Have you ever considered jumping off the hamster wheel and living off the land? Maybe saving up money to buy a farm in in the country where you and your family might grow your own food and raise your own livestock?
While some have heard this call and followed it obediently and successfully, the vast majority struggle to redefine their place in American society both figuratively and literally.
For those who have yet to take the leap… What stopped you? Your soul desires it, and you aren’t asking for much, are you? You’re willing to put in the hard work. Your family would be happier and healthier, and such a lifestyle would presumably be better for the environment – a great solution to a popular concern.
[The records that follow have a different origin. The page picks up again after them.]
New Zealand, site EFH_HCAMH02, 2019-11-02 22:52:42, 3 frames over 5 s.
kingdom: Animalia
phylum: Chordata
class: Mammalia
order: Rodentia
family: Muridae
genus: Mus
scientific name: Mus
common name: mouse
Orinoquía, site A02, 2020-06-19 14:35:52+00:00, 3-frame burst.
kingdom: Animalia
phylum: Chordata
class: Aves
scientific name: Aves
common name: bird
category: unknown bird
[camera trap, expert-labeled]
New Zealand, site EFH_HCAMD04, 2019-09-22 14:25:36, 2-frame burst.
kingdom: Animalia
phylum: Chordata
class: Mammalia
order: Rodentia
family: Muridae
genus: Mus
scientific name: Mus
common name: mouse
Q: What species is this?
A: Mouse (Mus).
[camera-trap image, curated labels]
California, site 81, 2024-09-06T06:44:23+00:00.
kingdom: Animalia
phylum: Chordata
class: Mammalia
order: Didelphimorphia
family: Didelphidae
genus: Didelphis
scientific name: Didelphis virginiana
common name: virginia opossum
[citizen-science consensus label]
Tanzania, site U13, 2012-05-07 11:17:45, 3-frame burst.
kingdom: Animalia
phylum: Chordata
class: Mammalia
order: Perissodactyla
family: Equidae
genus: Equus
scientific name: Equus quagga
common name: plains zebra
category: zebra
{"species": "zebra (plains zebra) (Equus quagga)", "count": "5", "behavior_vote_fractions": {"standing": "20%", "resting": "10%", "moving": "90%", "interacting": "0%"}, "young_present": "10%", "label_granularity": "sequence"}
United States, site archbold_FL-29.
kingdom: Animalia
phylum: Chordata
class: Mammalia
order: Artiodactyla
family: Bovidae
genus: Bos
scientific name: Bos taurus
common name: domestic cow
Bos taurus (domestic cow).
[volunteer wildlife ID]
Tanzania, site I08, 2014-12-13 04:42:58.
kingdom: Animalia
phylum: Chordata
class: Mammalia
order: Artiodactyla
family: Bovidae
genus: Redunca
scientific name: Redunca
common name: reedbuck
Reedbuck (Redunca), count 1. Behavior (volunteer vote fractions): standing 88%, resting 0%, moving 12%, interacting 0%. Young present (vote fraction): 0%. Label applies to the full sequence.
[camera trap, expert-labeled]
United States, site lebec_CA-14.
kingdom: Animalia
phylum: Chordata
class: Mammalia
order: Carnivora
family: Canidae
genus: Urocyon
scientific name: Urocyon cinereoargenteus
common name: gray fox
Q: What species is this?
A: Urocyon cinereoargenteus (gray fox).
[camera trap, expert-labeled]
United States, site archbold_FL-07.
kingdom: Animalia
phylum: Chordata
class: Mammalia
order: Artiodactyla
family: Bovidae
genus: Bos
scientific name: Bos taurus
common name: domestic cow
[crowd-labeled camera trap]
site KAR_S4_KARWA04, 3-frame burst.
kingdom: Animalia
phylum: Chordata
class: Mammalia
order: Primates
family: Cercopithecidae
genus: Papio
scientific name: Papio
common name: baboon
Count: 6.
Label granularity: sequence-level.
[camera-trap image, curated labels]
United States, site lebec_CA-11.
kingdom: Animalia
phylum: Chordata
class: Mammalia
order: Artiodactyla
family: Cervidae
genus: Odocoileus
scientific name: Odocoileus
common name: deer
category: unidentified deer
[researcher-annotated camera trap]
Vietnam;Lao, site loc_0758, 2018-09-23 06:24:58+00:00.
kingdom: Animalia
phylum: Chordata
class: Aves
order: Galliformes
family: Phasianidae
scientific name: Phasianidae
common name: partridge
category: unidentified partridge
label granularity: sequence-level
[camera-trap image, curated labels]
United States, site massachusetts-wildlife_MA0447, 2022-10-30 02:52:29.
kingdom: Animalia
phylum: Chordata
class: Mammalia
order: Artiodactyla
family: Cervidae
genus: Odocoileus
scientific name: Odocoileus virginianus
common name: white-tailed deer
Why is it that so many Americans feel this siren call, this instinctive urge to be more self-sufficient, to be more connected with the natural world that truly sustains us, yet so few are ever able to actually achieve it?
For too long as a society we have allowed ourselves to be yanked from our agricultural roots that previously afforded us a fair degree of self-determination. We have been forced into economic and political systems that are completely devoid of any semblance of personal sovereignty.
The average American’s connection with the earth, the sole satisfier of all our human needs, has been nearly wholly severed. Our prospects for a return to greater self-sufficiency grow bleaker everyday, especially for middle and lower class Americans, due to the unceasing rise in the prices of land and housing as well as the monetization of everything.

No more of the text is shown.